Perhaps, she thought, she had wrung herself dry. Or perhaps it was simply that the world didn’t help anyone by being beautiful.
And then feeling returned to her, but it wasn’t any kind of soothing balm. It was the heavy weight of responsibility she felt toward Angeline, who so badly needed looking after. It was in Angeline’s nature to seek to destroy herself, and Zoe was the only one who could really step in.
She pulled her phone out and breathed out a long sigh.
There was music in the background when the call went through. Then Angeline’s voice saying her name, stringing out the second syllable so that it sounded like a celebration.
“I’m so sorry I missed your call,” Zoe sai
d, wanting to explain but unable to. “Are you out somewhere? Do you need help?”
“Why didn’t you…come?” Angeline asked.
There was a squeeze of familiar guilt, and then Zoe felt a strange longing for Angeline to be the one looking after her. For Angeline to cuddle her while she cried her heart out over Aidan.
“I’m coming now,” she said as lightly as possible. “Tell me where you are, sweetheart. I can come and see if you’re all right.”
“I’m not telling you where I am,” Angeline sang down the phone at her. And then she was suddenly crying instead, telling Zoe that she was all alone and frightened.
It took Zoe fifteen minutes to get her to admit that she was in a dockside wine bar called the Zoo, because she’d been kicked out of the lunch place she’d gone to.
“What lunch place?” Zoe asked.
“I was supposed to be…to be having lunch with a guy…but he stood me up.”
Zoe felt doubtful. Who would Angeline have been meeting? Some guy off Tinder? During the day? It seemed a lot more likely that she’d gone somewhere alone, hoping to latch onto someone who might buy her a few drinks.

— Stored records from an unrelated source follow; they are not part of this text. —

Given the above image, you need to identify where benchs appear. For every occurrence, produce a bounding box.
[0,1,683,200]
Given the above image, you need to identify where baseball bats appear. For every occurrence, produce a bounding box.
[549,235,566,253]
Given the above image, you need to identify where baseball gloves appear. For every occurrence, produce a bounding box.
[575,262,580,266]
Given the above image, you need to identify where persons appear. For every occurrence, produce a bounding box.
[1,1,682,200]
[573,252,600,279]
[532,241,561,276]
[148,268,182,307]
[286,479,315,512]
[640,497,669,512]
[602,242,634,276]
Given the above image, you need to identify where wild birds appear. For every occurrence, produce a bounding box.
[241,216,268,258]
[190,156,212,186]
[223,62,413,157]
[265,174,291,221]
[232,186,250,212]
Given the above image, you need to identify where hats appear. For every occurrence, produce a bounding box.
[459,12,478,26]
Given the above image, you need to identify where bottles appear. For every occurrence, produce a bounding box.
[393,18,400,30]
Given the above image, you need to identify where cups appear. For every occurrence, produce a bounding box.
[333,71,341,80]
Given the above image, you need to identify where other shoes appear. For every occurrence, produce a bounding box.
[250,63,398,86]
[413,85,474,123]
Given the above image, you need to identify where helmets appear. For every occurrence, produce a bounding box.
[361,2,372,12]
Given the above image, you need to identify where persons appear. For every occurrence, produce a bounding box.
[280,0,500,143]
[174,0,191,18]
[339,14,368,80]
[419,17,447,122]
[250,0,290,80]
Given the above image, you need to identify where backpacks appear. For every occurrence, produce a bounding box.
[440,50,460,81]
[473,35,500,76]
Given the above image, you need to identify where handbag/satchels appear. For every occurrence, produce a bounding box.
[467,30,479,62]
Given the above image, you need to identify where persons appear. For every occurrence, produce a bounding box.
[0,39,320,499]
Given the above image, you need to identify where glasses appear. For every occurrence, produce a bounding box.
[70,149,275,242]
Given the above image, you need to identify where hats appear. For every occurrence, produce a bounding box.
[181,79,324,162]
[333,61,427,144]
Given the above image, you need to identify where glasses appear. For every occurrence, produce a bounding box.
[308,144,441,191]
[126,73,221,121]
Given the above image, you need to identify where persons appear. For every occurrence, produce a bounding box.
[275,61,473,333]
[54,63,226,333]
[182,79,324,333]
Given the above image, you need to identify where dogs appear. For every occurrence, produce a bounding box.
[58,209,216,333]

Zoe called a cab. Angeline was clearly far gone, and if Zoe messed around with trains and her bike, there was every chance that her friend would end up in trouble. She’d just have to walk to Southampton Station in the morning to pick up her bike.
The cabdriver wasn’t quite sure where the Zoo was, but they found it in the end. Or at least a board advertising it. It seemed to be accessible only on foot.
“Will you wait?” Zoe asked, handing him a tenner. “I just need to grab my friend and take her home.”
“I’m not sure I should be waiting here,” the driver said doubtfully. And then, “I guess I can do a circuit if I have to move.”
“Thank you,” Zoe said with a warm smile. “I’ll be as quick as I can. Keep the meter running.”